Interpretability: What Did the Model Actually Learn?
Interpretability techniques like LIME and SHAP reveal which features drive a model's predictions — similar to how Chrome DevTools reveals what's causing performance bottlenecks.
Your model hits 95% accuracy. Congratulations. But here's the question that matters: do you know why it's making its predictions? Because a model that's right for the wrong reasons is a ticking time bomb.
You've been here before. Your web app is slow, and Chrome DevTools tells you exactly which function is eating up 342ms on the main thread. You don't guess — you profile. Interpretability is profiling for ML models. Instead of asking "what's slow?", you're asking "what's driving this prediction?"
Learning Objectives
- ○Explain why model interpretability matters for trust and debugging
- ○Implement a simplified feature importance method by measuring prediction changes
- ○Understand the intuition behind LIME (local perturbation-based explanations)
- ○Understand the intuition behind SHAP (Shapley value-based feature attribution)
DevTools for Your Model
Frontend
Chrome DevTools Performance Tab
// Performance: 'Long Task' — scripting 342ms in handleClick()Machine Learning
Feature Importance (SHAP)
// SHAP: 'income' contributes +0.32 to loan approval predictionThe Chrome Performance tab doesn't just tell you "your page is slow." It tells you exactly which function, in which file, at which call stack is responsible. SHAP and LIME do the same for model predictions — they tell you exactly which input feature, by how much, pushed the prediction in which direction.
Feature Importance: The Simple Version
The most intuitive approach: remove each feature one at a time and see how much the prediction changes.
import * as tf from '@tensorflow/tfjs';
// Simple permutation-based feature importance
async function featureImportance(
model: tf.LayersModel,
input: number[],
featureNames: string[]
): Promise<Array<{ feature: string; importance: number }>> {
const inputTensor = tf.tensor2d([input]);
const basePrediction = (model.predict(inputTensor) as tf.Tensor).dataSync()[0];
const importances: Array<{ feature: string; importance: number }> = [];
for (let i = 0; i < input.length; i++) {
// Zero out this feature
const perturbed = [...input];
perturbed[i] = 0;
const perturbedTensor = tf.tensor2d([perturbed]);
const newPrediction = (model.predict(perturbedTensor) as tf.Tensor).dataSync()[0];
importances.push({
feature: featureNames[i],
importance: Math.abs(basePrediction - newPrediction),
});
perturbedTensor.dispose();
}
// Sort by importance (most impactful first)

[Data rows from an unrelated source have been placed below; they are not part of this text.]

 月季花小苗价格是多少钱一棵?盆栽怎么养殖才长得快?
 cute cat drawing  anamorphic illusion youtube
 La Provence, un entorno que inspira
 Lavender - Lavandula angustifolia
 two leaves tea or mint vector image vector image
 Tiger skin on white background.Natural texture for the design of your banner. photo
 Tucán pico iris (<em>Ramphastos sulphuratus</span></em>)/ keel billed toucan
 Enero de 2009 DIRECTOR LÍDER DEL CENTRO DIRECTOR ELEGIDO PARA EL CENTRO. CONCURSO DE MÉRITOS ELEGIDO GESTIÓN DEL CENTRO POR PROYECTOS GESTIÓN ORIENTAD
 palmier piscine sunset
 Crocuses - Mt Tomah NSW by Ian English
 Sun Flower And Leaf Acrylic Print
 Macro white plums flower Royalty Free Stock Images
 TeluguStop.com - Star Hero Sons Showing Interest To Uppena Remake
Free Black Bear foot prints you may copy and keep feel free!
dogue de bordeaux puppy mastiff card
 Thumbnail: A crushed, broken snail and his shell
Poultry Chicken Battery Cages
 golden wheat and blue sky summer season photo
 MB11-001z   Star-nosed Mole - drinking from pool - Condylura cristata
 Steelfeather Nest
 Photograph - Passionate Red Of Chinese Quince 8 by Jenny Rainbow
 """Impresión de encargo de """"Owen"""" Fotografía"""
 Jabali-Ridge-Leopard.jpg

importances.sort((a, b) => b.importance - a.importance);
inputTensor.dispose();
return importances;
}
// Usage
const features = ['income', 'age', 'zipCode', 'creditScore', 'employmentYears'];
const applicant = [55000, 34, 90210, 720, 5];
const result = await featureImportance(model, applicant, features);
// [
// { feature: 'creditScore', importance: 0.42 },
// { feature: 'income', importance: 0.31 },
// { feature: 'employmentYears', importance: 0.12 },
// { feature: 'age', importance: 0.08 },
// { feature: 'zipCode', importance: 0.04 },
// ]LIME: Local Explanations
LIME (Local Interpretable Model-Agnostic Explanations) works by creating small perturbations around a single prediction and fitting a simple, interpretable model to those perturbations. Think of it as zooming into one point on your performance timeline — you don't need to understand the entire app, just what happened in that 342ms window.

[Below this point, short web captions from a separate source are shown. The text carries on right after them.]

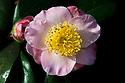Camellia x williamsii (japonica x saluenensis), mid March.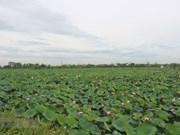 [Foto] Campos de loto en Ha Nam durante temporada de cosecha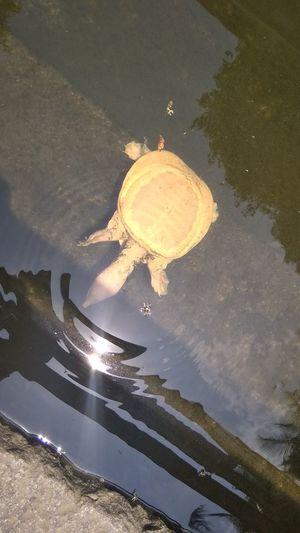 White Tortoise Beetle UnderSea Water Sea Life Swimming Underwater Sea Reflection Animal Themes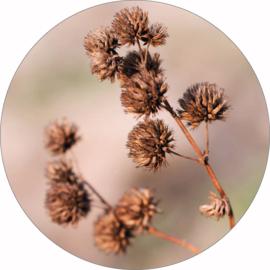 Muurcirkel | Dried flower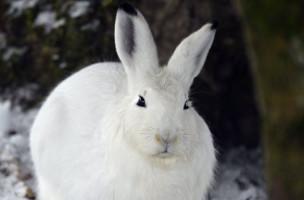 Ein Schneehase im Tierpark in Goldau. (Keystone)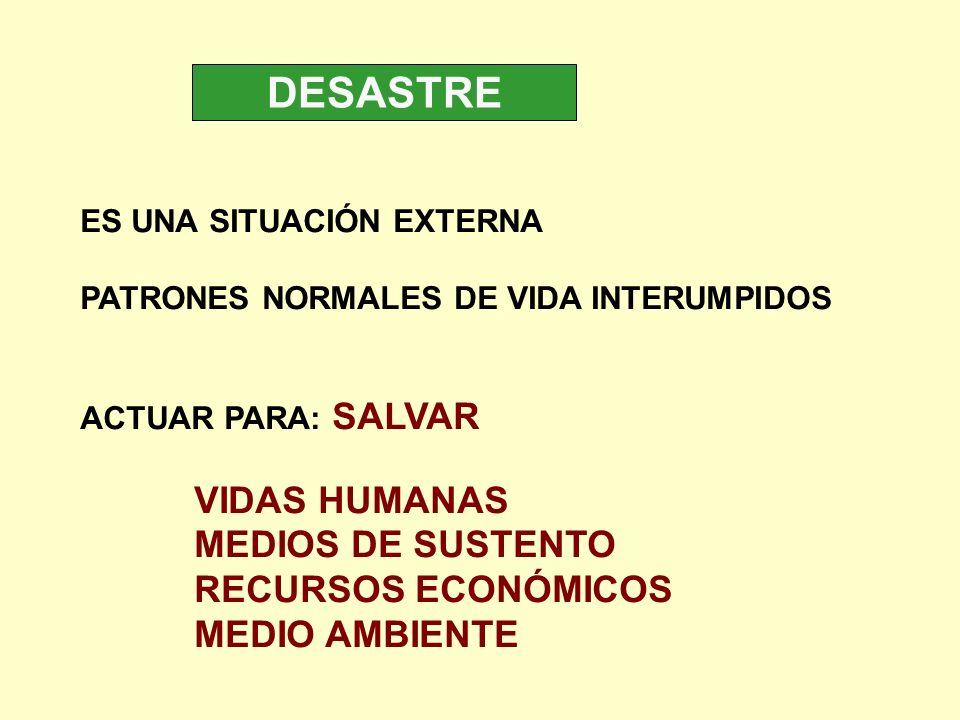 DESASTRE VIDAS HUMANAS MEDIOS DE SUSTENTO RECURSOS ECONÓMICOS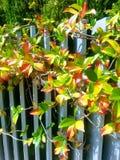 Autunno: foglie di rosso e gialle fotografie stock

SHAP: Fair Credit Assignment
SHAP (SHapley Additive exPlanations) borrows from game theory. Imagine your features are team members on a project. SHAP asks: "If we built every possible subset of this team, how much does each member contribute on average?" This gives each feature a fair share of the prediction.
The key difference: LIME is fast and local, SHAP is thorough and theoretically grounded. Like the difference between a quick console.log debug session and a full profiling run.
When Models Learn the Wrong Thing
A famous example: a model trained to detect pneumonia in X-rays learned to look for the text "PORTABLE" stamped on images — because portable X-ray machines were used for the sickest patients. The model achieved high accuracy by reading labels instead of analyzing lungs.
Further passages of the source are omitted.